Output every line of the entries from the line containing "Considering what is" through the last, exactly, with no other content.

***** Given entries

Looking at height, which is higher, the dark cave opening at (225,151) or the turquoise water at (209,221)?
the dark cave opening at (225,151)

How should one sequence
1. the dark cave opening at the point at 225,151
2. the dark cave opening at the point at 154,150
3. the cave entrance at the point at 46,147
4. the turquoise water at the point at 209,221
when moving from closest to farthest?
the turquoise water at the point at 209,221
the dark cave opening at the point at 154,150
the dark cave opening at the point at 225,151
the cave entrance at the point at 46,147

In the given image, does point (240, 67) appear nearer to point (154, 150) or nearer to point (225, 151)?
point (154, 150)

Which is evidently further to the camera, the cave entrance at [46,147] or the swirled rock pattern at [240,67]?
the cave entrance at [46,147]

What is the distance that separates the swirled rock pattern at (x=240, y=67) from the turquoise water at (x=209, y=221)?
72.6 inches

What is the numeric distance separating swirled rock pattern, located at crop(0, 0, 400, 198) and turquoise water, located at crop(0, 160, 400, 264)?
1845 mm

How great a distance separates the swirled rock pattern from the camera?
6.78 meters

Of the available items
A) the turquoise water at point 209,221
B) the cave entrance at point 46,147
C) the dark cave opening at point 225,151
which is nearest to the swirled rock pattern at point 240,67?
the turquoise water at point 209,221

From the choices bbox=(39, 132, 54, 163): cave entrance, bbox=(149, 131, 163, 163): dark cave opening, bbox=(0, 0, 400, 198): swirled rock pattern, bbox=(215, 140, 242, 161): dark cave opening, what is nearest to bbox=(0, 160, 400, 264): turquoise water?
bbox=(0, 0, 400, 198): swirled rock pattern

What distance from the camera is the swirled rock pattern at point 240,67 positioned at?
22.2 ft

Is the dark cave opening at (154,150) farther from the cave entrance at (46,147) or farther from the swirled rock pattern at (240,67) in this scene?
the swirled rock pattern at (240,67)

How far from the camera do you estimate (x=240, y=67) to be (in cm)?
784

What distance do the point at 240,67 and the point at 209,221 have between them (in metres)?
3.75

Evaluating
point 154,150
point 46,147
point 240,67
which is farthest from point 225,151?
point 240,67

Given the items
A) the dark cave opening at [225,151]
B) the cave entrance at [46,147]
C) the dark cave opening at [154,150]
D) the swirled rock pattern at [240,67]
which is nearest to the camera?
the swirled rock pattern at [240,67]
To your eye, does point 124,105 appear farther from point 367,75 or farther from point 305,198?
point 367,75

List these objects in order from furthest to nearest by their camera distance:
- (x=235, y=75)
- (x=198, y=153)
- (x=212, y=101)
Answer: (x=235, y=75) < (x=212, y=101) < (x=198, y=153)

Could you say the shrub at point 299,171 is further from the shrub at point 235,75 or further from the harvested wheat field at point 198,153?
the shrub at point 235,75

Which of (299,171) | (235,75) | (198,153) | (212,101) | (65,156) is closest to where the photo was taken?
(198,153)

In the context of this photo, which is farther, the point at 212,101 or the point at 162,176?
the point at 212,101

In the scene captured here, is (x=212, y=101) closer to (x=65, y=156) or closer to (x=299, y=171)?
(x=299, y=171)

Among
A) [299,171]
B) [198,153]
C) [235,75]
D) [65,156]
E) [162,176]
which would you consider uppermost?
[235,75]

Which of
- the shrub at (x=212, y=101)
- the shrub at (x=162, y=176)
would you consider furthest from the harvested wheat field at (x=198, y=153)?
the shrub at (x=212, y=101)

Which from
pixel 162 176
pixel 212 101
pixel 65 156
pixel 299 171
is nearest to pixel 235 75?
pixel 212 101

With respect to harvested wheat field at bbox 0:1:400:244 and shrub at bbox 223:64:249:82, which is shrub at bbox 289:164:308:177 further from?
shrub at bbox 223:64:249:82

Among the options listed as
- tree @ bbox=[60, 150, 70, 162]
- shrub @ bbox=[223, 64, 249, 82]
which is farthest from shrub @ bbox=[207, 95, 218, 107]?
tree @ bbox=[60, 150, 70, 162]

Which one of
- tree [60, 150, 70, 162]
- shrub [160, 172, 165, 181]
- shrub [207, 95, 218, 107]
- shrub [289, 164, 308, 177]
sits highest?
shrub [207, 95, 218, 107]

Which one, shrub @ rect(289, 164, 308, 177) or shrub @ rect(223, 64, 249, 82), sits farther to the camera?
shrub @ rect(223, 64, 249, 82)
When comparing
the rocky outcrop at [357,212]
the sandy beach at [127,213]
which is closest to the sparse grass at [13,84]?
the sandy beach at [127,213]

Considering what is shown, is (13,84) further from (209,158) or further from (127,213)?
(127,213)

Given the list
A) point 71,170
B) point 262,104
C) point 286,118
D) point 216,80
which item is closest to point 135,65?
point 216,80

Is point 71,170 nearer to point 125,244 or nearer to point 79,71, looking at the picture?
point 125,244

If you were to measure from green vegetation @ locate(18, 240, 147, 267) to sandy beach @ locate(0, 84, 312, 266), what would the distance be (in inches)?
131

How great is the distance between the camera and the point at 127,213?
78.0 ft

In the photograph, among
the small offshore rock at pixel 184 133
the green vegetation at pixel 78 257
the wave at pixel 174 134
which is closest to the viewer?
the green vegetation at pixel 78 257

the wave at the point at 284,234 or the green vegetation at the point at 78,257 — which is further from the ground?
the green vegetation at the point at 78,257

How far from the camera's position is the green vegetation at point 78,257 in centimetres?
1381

**********

Expected answer:
Considering what is shown, is (13,84) further from (209,158) or further from (127,213)?
(127,213)

Given the list
A) point 71,170
B) point 262,104
C) point 286,118
D) point 216,80
which item is closest to point 135,65?
point 216,80

Is point 71,170 nearer to point 125,244 or nearer to point 79,71, looking at the picture?
point 125,244

If you were to measure from green vegetation @ locate(18, 240, 147, 267) to sandy beach @ locate(0, 84, 312, 266), what would the distance be (in inches)?
131

How great is the distance between the camera and the point at 127,213?
78.0 ft

In the photograph, among
the small offshore rock at pixel 184 133
the green vegetation at pixel 78 257
the wave at pixel 174 134
which is closest to the viewer?
the green vegetation at pixel 78 257

the wave at the point at 284,234 or the green vegetation at the point at 78,257 — which is further from the ground?
the green vegetation at the point at 78,257

How far from the camera's position is the green vegetation at point 78,257 in centimetres?
1381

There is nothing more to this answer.